MODELLER implements comparative protein structure modeling by the satisfaction of spatial restraints that include:

(1) homology-derived restraints on the distances and dihedral angles in the target sequence, extracted from its alignment with the template structures 96 ; (2) stereochemical restraints such as bond length and bond angle preferences, obtained from the CHARMM-22 molecular mechanics force field 100 ; (3) statistical preferences for dihedral angles and nonbonded interatomic distances, obtained from a representative set of known protein structures 101 ; and (4) optional manually curated restraints, such as those from NMR spectroscopy, rules of secondary structure packing, cross-linking experiments, fluorescence spectroscopy, image reconstruction from electron microscopy, site-directed mutagenesis, and intuition ( Figure 2b) . The spatial restraints, expressed as probability density functions, are combined into an objective function that is optimized by a combination of conjugate gradients and molecular dynamics with simulated annealing. This model-building procedure is similar to structure determination by NMR spectroscopy.

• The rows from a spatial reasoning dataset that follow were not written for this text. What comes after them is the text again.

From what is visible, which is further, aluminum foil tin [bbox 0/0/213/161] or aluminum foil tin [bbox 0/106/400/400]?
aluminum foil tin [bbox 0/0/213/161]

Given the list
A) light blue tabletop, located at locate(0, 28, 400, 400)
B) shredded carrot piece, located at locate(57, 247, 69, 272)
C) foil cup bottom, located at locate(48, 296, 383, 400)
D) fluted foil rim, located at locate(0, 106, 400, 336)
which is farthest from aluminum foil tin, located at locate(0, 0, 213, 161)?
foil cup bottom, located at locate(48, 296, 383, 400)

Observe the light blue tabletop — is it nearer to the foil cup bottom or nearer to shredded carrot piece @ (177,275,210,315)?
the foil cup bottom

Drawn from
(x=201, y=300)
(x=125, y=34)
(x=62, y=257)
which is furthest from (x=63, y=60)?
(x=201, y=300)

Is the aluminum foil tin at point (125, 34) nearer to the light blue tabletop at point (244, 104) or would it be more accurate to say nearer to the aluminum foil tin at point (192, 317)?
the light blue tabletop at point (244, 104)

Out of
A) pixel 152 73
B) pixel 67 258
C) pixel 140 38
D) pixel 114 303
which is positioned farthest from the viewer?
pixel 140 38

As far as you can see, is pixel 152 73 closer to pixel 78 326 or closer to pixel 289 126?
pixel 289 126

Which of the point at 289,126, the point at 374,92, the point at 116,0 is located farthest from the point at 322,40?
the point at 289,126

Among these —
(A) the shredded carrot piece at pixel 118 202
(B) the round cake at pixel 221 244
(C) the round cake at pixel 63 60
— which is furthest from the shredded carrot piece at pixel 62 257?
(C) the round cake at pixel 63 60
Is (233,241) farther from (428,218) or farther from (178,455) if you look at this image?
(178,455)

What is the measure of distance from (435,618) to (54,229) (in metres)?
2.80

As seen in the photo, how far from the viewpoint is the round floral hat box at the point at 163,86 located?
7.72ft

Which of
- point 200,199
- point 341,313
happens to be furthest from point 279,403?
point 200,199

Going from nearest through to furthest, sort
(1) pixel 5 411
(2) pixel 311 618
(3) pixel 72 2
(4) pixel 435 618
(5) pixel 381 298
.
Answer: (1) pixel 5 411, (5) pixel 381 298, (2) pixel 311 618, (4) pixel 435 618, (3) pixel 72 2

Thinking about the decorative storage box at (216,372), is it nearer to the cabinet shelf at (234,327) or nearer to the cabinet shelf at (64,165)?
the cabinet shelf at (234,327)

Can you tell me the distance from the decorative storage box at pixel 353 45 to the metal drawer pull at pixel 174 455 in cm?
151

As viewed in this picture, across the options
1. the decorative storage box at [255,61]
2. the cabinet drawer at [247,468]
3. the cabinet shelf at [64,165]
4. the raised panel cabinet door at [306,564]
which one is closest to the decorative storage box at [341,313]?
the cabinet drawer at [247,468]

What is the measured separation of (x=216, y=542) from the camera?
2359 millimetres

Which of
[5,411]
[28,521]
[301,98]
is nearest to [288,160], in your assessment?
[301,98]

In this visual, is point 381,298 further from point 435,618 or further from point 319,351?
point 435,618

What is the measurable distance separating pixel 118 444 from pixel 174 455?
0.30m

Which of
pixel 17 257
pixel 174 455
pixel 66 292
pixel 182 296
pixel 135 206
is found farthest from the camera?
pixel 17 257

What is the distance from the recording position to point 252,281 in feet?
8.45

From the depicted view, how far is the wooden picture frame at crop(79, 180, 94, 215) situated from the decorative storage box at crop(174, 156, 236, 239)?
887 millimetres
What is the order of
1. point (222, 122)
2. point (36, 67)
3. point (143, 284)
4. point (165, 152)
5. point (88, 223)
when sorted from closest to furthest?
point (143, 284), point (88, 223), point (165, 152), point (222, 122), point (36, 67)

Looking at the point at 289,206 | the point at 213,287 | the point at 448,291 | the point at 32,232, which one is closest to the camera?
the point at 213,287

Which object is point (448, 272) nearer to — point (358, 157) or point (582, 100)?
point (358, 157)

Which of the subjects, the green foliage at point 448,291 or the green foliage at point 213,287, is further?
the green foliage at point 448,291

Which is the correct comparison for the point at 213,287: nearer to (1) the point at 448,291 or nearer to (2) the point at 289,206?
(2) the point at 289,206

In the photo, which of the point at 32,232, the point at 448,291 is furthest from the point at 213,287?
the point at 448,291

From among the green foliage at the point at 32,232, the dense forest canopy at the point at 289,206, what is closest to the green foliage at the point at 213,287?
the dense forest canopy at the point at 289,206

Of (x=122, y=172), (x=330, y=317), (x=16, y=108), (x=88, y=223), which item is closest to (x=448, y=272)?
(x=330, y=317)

Accuracies of the various model-building methods are relatively similar when used optimally. 102, 103 Other factors, such as template selection and alignment accuracy, usually have a larger impact on the model accuracy, especially for models based on less than 30% sequence identity to the templates. However, it is important that a modeling method allows a degree of flexibility and automation to obtain better models more easily and rapidly. For example, a method should allow for an easy recalculation of a model when a change is made in the alignment; it should be straightforward to calculate models based on several templates; and the method should provide tools for incorporation of prior knowledge about the target (e.g., cross-linking restraints and predicted secondary structure).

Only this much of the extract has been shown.